Renewed concerns about credit markets and a slide in the U.S. dollar hurt some Asian financial and technology stocks Tuesday, but higher metals prices pushed Australian shares to close at a record high.
The International Monetary Fund said on Monday that turmoil in global credit and money markets was likely to continue as investors worry about the size of financial losses and where they might arise. Citigroup and other banks in the U.S. fell on fears there could be more upheaval from the subprime mortgage sector after Deutsche Bank said it might take a $2.4 billion hit to its quarterly profit as a result of the credit market turmoil.
Australian shares rose 0.5% to set a second straight record closing peak, largely bolstered by gains in top miner BHP Billiton on stronger base metal prices. However, Woodside Petroleum fell on softer oil prices and an analyst downgrade, while gold miners dropped after the price of the precious metal fell.
Tokyo's Nikkei 225 Average pared earlier losses to finish higher as shipping shares such as Marubeni gained on earnings hopes while Toyota Motor rose on a news report about its plan to launch a fuel-efficient ultra-compact car in Europe.

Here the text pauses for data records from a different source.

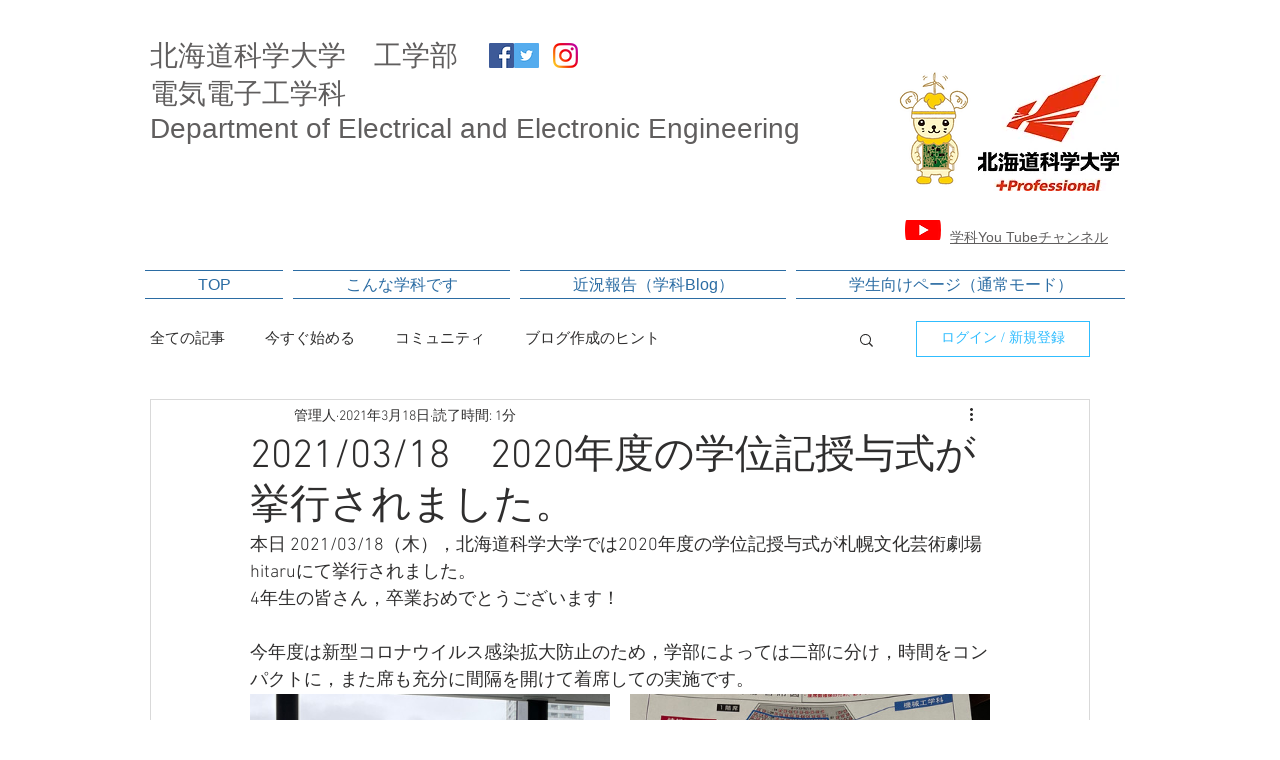

--- FILE ---
content_type: text/css; charset=utf-8
request_url: https://www.hus-ee.org/_serverless/pro-gallery-css-v4-server/layoutCss?ver=2&id=4sa0h-not-scoped&items=3658_3024_4032%7C3631_3024_4032&container=694_740_640_720&options=gallerySizeType:px%7CenableInfiniteScroll:true%7CtitlePlacement:SHOW_ON_HOVER%7CgridStyle:1%7CimageMargin:20%7CgalleryLayout:2%7CisVertical:false%7CnumberOfImagesPerRow:2%7CgallerySizePx:300%7CcubeRatio:0.75%7CcubeType:fill%7CgalleryThumbnailsAlignment:bottom%7CthumbnailSpacings:0
body_size: -208
content:
#pro-gallery-4sa0h-not-scoped [data-hook="item-container"][data-idx="0"].gallery-item-container{opacity: 1 !important;display: block !important;transition: opacity .2s ease !important;top: 0px !important;left: 0px !important;right: auto !important;height: 480px !important;width: 360px !important;} #pro-gallery-4sa0h-not-scoped [data-hook="item-container"][data-idx="0"] .gallery-item-common-info-outer{height: 100% !important;} #pro-gallery-4sa0h-not-scoped [data-hook="item-container"][data-idx="0"] .gallery-item-common-info{height: 100% !important;width: 100% !important;} #pro-gallery-4sa0h-not-scoped [data-hook="item-container"][data-idx="0"] .gallery-item-wrapper{width: 360px !important;height: 480px !important;margin: 0 !important;} #pro-gallery-4sa0h-not-scoped [data-hook="item-container"][data-idx="0"] .gallery-item-content{width: 360px !important;height: 480px !important;margin: 0px 0px !important;opacity: 1 !important;} #pro-gallery-4sa0h-not-scoped [data-hook="item-container"][data-idx="0"] .gallery-item-hover{width: 360px !important;height: 480px !important;opacity: 1 !important;} #pro-gallery-4sa0h-not-scoped [data-hook="item-container"][data-idx="0"] .item-hover-flex-container{width: 360px !important;height: 480px !important;margin: 0px 0px !important;opacity: 1 !important;} #pro-gallery-4sa0h-not-scoped [data-hook="item-container"][data-idx="0"] .gallery-item-wrapper img{width: 100% !important;height: 100% !important;opacity: 1 !important;} #pro-gallery-4sa0h-not-scoped [data-hook="item-container"][data-idx="1"].gallery-item-container{opacity: 1 !important;display: block !important;transition: opacity .2s ease !important;top: 0px !important;left: 380px !important;right: auto !important;height: 480px !important;width: 360px !important;} #pro-gallery-4sa0h-not-scoped [data-hook="item-container"][data-idx="1"] .gallery-item-common-info-outer{height: 100% !important;} #pro-gallery-4sa0h-not-scoped [data-hook="item-container"][data-idx="1"] .gallery-item-common-info{height: 100% !important;width: 100% !important;} #pro-gallery-4sa0h-not-scoped [data-hook="item-container"][data-idx="1"] .gallery-item-wrapper{width: 360px !important;height: 480px !important;margin: 0 !important;} #pro-gallery-4sa0h-not-scoped [data-hook="item-container"][data-idx="1"] .gallery-item-content{width: 360px !important;height: 480px !important;margin: 0px 0px !important;opacity: 1 !important;} #pro-gallery-4sa0h-not-scoped [data-hook="item-container"][data-idx="1"] .gallery-item-hover{width: 360px !important;height: 480px !important;opacity: 1 !important;} #pro-gallery-4sa0h-not-scoped [data-hook="item-container"][data-idx="1"] .item-hover-flex-container{width: 360px !important;height: 480px !important;margin: 0px 0px !important;opacity: 1 !important;} #pro-gallery-4sa0h-not-scoped [data-hook="item-container"][data-idx="1"] .gallery-item-wrapper img{width: 100% !important;height: 100% !important;opacity: 1 !important;} #pro-gallery-4sa0h-not-scoped .pro-gallery-prerender{height:480px !important;}#pro-gallery-4sa0h-not-scoped {height:480px !important; width:740px !important;}#pro-gallery-4sa0h-not-scoped .pro-gallery-margin-container {height:480px !important;}#pro-gallery-4sa0h-not-scoped .pro-gallery {height:480px !important; width:740px !important;}#pro-gallery-4sa0h-not-scoped .pro-gallery-parent-container {height:480px !important; width:760px !important;}

--- FILE ---
content_type: text/css; charset=utf-8
request_url: https://www.hus-ee.org/_serverless/pro-gallery-css-v4-server/layoutCss?ver=2&id=dhbu6-not-scoped&items=3735_1920_1100&container=2436.5_350_735_720&options=gallerySizeType:px%7CenableInfiniteScroll:true%7CtitlePlacement:SHOW_ON_HOVER%7CgridStyle:1%7CimageMargin:20%7CgalleryLayout:2%7CisVertical:false%7CnumberOfImagesPerRow:1%7CgallerySizePx:300%7CcubeRatio:1.3333333333333333%7CcubeType:fill%7CgalleryThumbnailsAlignment:bottom%7CthumbnailSpacings:0
body_size: -294
content:
#pro-gallery-dhbu6-not-scoped [data-hook="item-container"][data-idx="0"].gallery-item-container{opacity: 1 !important;display: block !important;transition: opacity .2s ease !important;top: 0px !important;left: 0px !important;right: auto !important;height: 263px !important;width: 350px !important;} #pro-gallery-dhbu6-not-scoped [data-hook="item-container"][data-idx="0"] .gallery-item-common-info-outer{height: 100% !important;} #pro-gallery-dhbu6-not-scoped [data-hook="item-container"][data-idx="0"] .gallery-item-common-info{height: 100% !important;width: 100% !important;} #pro-gallery-dhbu6-not-scoped [data-hook="item-container"][data-idx="0"] .gallery-item-wrapper{width: 350px !important;height: 263px !important;margin: 0 !important;} #pro-gallery-dhbu6-not-scoped [data-hook="item-container"][data-idx="0"] .gallery-item-content{width: 350px !important;height: 263px !important;margin: 0px 0px !important;opacity: 1 !important;} #pro-gallery-dhbu6-not-scoped [data-hook="item-container"][data-idx="0"] .gallery-item-hover{width: 350px !important;height: 263px !important;opacity: 1 !important;} #pro-gallery-dhbu6-not-scoped [data-hook="item-container"][data-idx="0"] .item-hover-flex-container{width: 350px !important;height: 263px !important;margin: 0px 0px !important;opacity: 1 !important;} #pro-gallery-dhbu6-not-scoped [data-hook="item-container"][data-idx="0"] .gallery-item-wrapper img{width: 100% !important;height: 100% !important;opacity: 1 !important;} #pro-gallery-dhbu6-not-scoped .pro-gallery-prerender{height:262.5px !important;}#pro-gallery-dhbu6-not-scoped {height:262.5px !important; width:350px !important;}#pro-gallery-dhbu6-not-scoped .pro-gallery-margin-container {height:262.5px !important;}#pro-gallery-dhbu6-not-scoped .pro-gallery {height:262.5px !important; width:350px !important;}#pro-gallery-dhbu6-not-scoped .pro-gallery-parent-container {height:262.5px !important; width:370px !important;}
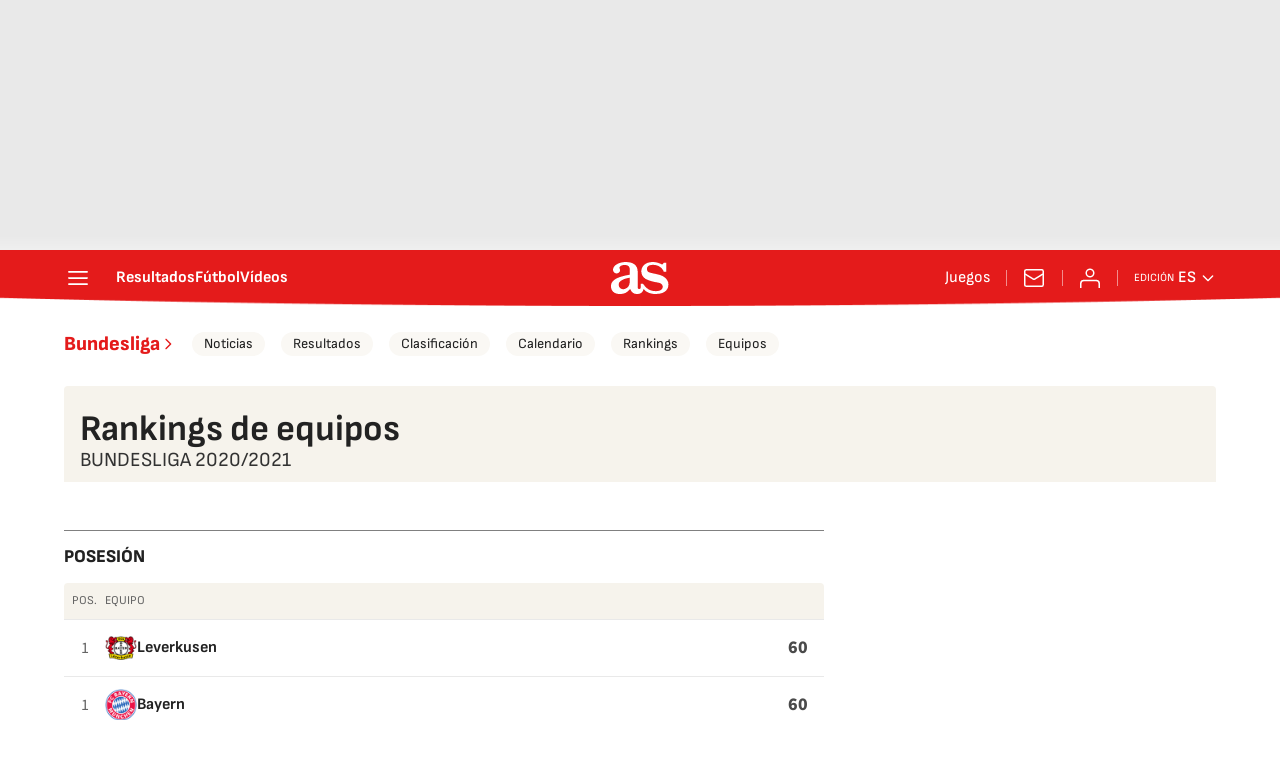

--- FILE ---
content_type: application/x-javascript;charset=utf-8
request_url: https://smetrics.as.com/id?d_visid_ver=5.5.0&d_fieldgroup=A&mcorgid=2387401053DB208C0A490D4C%40AdobeOrg&mid=79879346425903353406478901692737835091&ts=1768816397900
body_size: -36
content:
{"mid":"79879346425903353406478901692737835091"}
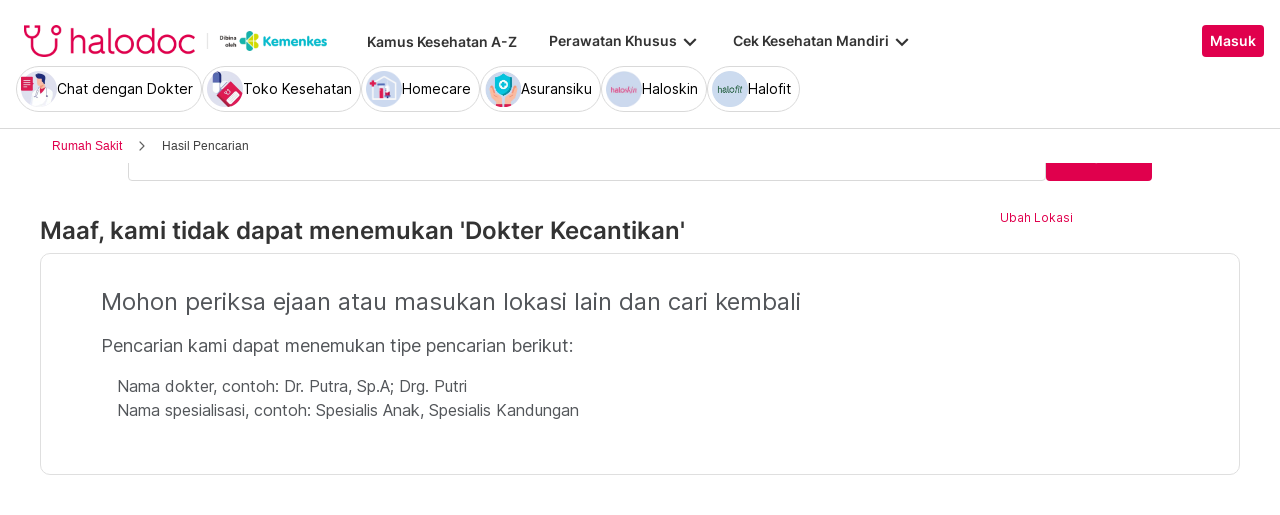

--- FILE ---
content_type: application/javascript
request_url: https://www.halodoc.com/resources/chunk-42LKZMEX.js
body_size: 448
content:
import{m}from"./chunk-KYX5FUYS.js";import{aa as f,oa as d,u as v}from"./chunk-UYXAWL6X.js";import{h as p}from"./chunk-RK5Y7QIK.js";import{e as g}from"./chunk-T4BOMZUZ.js";import{E as c,S as s,X as u,pa as l,va as h,z as o,za as e}from"./chunk-RCKSRY2J.js";var C="login",k=(()=>{let t=class t{constructor(i,r,a,S,L,j){this.router=i,this.userService=r,this.dataService=a,this.location=S,this.utilitiesService=L,this.loginModalService=j}canActivate(){return this.canLoad()}canLoad(){return this.utilitiesService.isServer()?o(!0):this.handleCanLoadOrCanActivate()}handleCanLoadOrCanActivate(){return this.dataService.getCurrentUser()?o(!0):this.isLoggedIn()}isLoggedIn(){return this.userService.getUserStatus().pipe(l(i=>{if(!i.logged_in){if(this.utilitiesService.isAppLaunchedFromDana()){let r=this.location.path(),a={loginSource:this.utilitiesService.getLoginSourceByPath(r),redirect_url:r};this.loginModalService.login(a);return}this.router.navigate([C],{queryParams:{rp:this.location.path()}})}}),c(i=>i.logged_in),u(1),s(i=>(console.log(i),o(!1))))}};t.\u0275fac=function(r){return new(r||t)(e(p),e(d),e(v),e(g),e(f),e(m))},t.\u0275prov=h({token:t,factory:t.\u0275fac,providedIn:"root"});let n=t;return n})();export{k as a};
//# sourceMappingURL=chunk-42LKZMEX.js.map
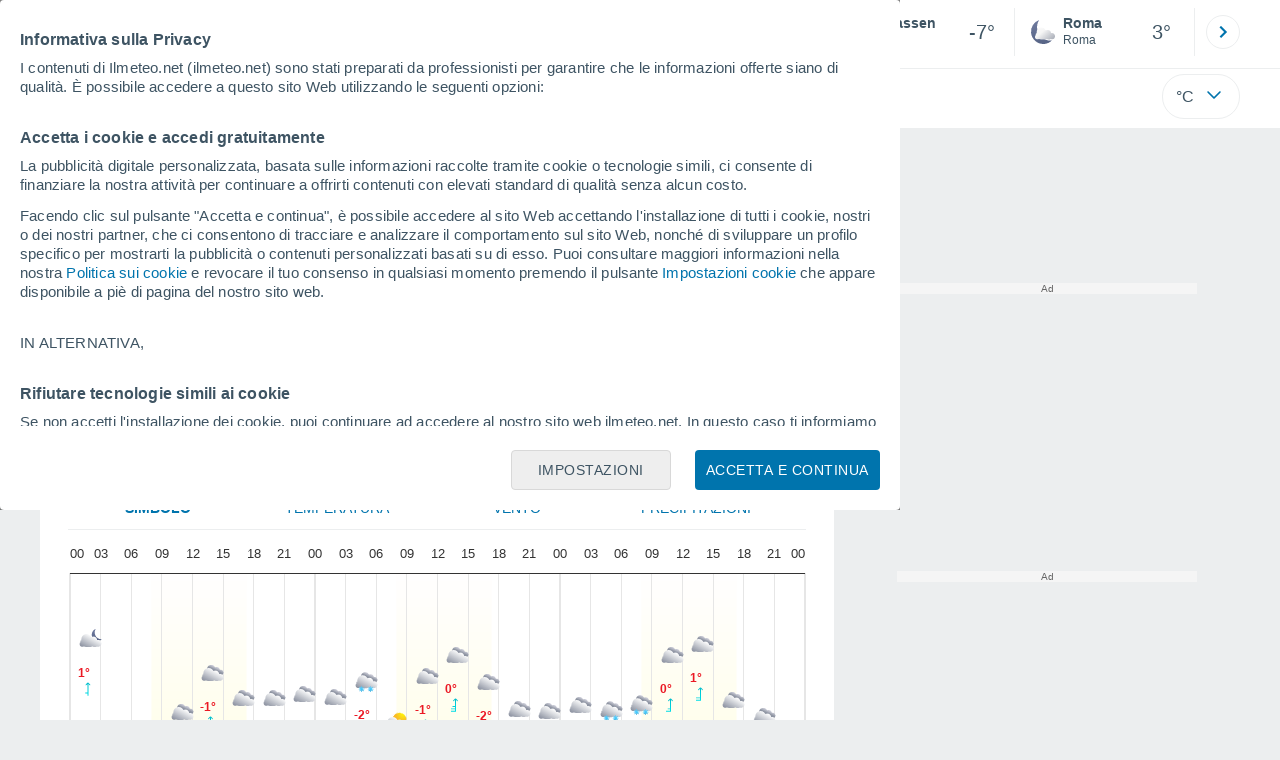

--- FILE ---
content_type: application/javascript; charset=utf-8
request_url: https://fundingchoicesmessages.google.com/f/AGSKWxXBMdPTBfo-6PfFSEnNxhoqtf2d9Pbr1XB_wRdAAKLbGjuq9cRarHYjSNvgGNBjWT_ExBhiiggmo540g0ZFLNrgZoqud-UUk4GqHnBj1fic4I3rCHFAxiE76wwn6j98PQuhi_yzaTwOu9mKFdiMVGhkrItjsXbKX0z78IeSqU2Wc80AAaPPHThYRDdT/_/samplead1./adfootcenter./bannerjs.php?/slideshowintad?/ads-module.
body_size: -1290
content:
window['b158759a-d6c7-4c98-bfe4-41d28167e7b0'] = true;

--- FILE ---
content_type: image/svg+xml
request_url: https://www.ilmeteo.net/css/v3/svgs/symbols/color/24n.svg
body_size: 782
content:
<svg xmlns="http://www.w3.org/2000/svg" width="32" height="32" fill="none"><path fill="url(#a)" d="M21.438 7.866A8.798 8.798 0 0 1 22.67 2.4c-3.327 1.251-5.397 4.657-5.028 8.275.445 4.363 4.228 7.532 8.461 7.083a7.547 7.547 0 0 0 4.528-2.169c-4.603.475-8.717-2.976-9.193-7.717v-.006Z"/><g filter="url(#b)"><path fill="url(#c)" d="M17.059 12.914a5.108 5.108 0 0 1 2.44-.635 5.032 5.032 0 0 1 4.997 4.5 4.354 4.354 0 0 1 5.348 3.015c.097.38.156.771.156 1.161a4.33 4.33 0 0 1-5.914 4.04c-.683.499-1.581.801-2.577.801-1.103 0-2.088-.37-2.781-.956-1.493.595-3.494.956-5.71.956-2.215 0-4.177-.361-5.66-.937A3.511 3.511 0 0 1 2 21.873c0-1.074.478-2.04 1.23-2.694a1.595 1.595 0 0 1 1.151-2.293 6.585 6.585 0 0 1-.097-1.162C4.284 12.016 7.29 9 10.989 9a6.668 6.668 0 0 1 6.08 3.923l-.01-.01Z"/></g><path fill="url(#d)" d="M12.844 26.236h-1.838l1.3 1.3c.21.2.221.527.02.728l-.02.021c-.212.212-.645.106-.761 0l-1.3-1.299v1.838a.54.54 0 0 1-.56.539.56.56 0 0 1-.559-.539v-1.838l-1.299 1.3c-.264.295-.644.105-.75 0-.105-.106-.211-.55 0-.761l1.3-1.3H6.538c-.296 0-.539-.263-.539-.559 0-.296.243-.56.539-.56h1.837l-1.299-1.299a.523.523 0 0 1 0-.75.523.523 0 0 1 .75 0l1.3 1.3v-1.828c.03-.306.295-.549.601-.528a.568.568 0 0 1 .528.528v1.838l1.3-1.299a.535.535 0 0 1 .76 0 .535.535 0 0 1 0 .76l-1.3 1.3h1.838c.307 0 .539.242.539.538v.032a.54.54 0 0 1-.539.538h-.01Zm11.617 0h-1.837l1.299 1.3c.211.2.222.527.02.728l-.02.021c-.211.212-.644.106-.76 0l-1.3-1.299v1.838a.54.54 0 0 1-.56.539.56.56 0 0 1-.56-.539v-1.838l-1.298 1.3c-.264.295-.645.105-.75 0-.106-.106-.211-.55 0-.761l1.299-1.3h-1.838a.569.569 0 0 1-.549-.559c0-.296.243-.56.55-.56h1.837l-1.3-1.299a.523.523 0 0 1 0-.75.523.523 0 0 1 .75 0l1.3 1.3v-1.828a.564.564 0 0 1 .591-.528.568.568 0 0 1 .528.528v1.838l1.3-1.299a.535.535 0 0 1 .76 0 .535.535 0 0 1 0 .76l-1.3 1.3h1.838c.307 0 .539.242.539.538v.032a.54.54 0 0 1-.539.538Z"/><defs><linearGradient id="a" x1="23.959" x2="23.959" y1="6.101" y2="17.187" gradientUnits="userSpaceOnUse"><stop stop-color="#6A769A"/><stop offset="1" stop-color="#586587"/></linearGradient><linearGradient id="c" x1="20.348" x2="11.681" y1="12.084" y2="28.158" gradientUnits="userSpaceOnUse"><stop stop-color="#fff"/><stop offset="1" stop-color="#8F95A3"/></linearGradient><linearGradient id="d" x1="15.442" x2="15.442" y1="24.612" y2="29.699" gradientUnits="userSpaceOnUse"><stop offset=".26" stop-color="#4ACCFF"/><stop offset=".724" stop-color="#18A2D9"/></linearGradient><filter id="b" width="28.8" height="17.596" x="1.8" y="8.4" color-interpolation-filters="sRGB" filterUnits="userSpaceOnUse"><feFlood flood-opacity="0" result="BackgroundImageFix"/><feColorMatrix in="SourceAlpha" result="hardAlpha" values="0 0 0 0 0 0 0 0 0 0 0 0 0 0 0 0 0 0 127 0"/><feOffset dx=".2" dy="-.2"/><feGaussianBlur stdDeviation=".2"/><feComposite in2="hardAlpha" operator="out"/><feColorMatrix values="0 0 0 0 0 0 0 0 0 0 0 0 0 0 0 0 0 0 0.05 0"/><feBlend in2="BackgroundImageFix" result="effect1_dropShadow_521_906"/><feBlend in="SourceGraphic" in2="effect1_dropShadow_521_906" result="shape"/></filter></defs></svg>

Singapore's Straits Times Index closed 0.4% lower. DBS Bank's Chief Executive Officer Jackson Tai resigned on Monday after a run of bad news battered the company's share price, leaving an unfulfilled quest to make the bank a big Asian player.
The Hong Kong Hang Seng finished 0.5% lower as China Mobile jumped to a lifetime high amid restructuring talk and after brokers upgraded the stock's price target. Shares of Hong Kong-listed airlines fell sharply as expectations of an industry restructuring waned after Cathay Pacific Airways and Air China's parent company aborted a plan to buy shares in China Eastern Airlines.
Chinese stocks closed 1.1% lower, with the debut of China Construction Bank soaking up liquidity and the fall in Chinese airline shares.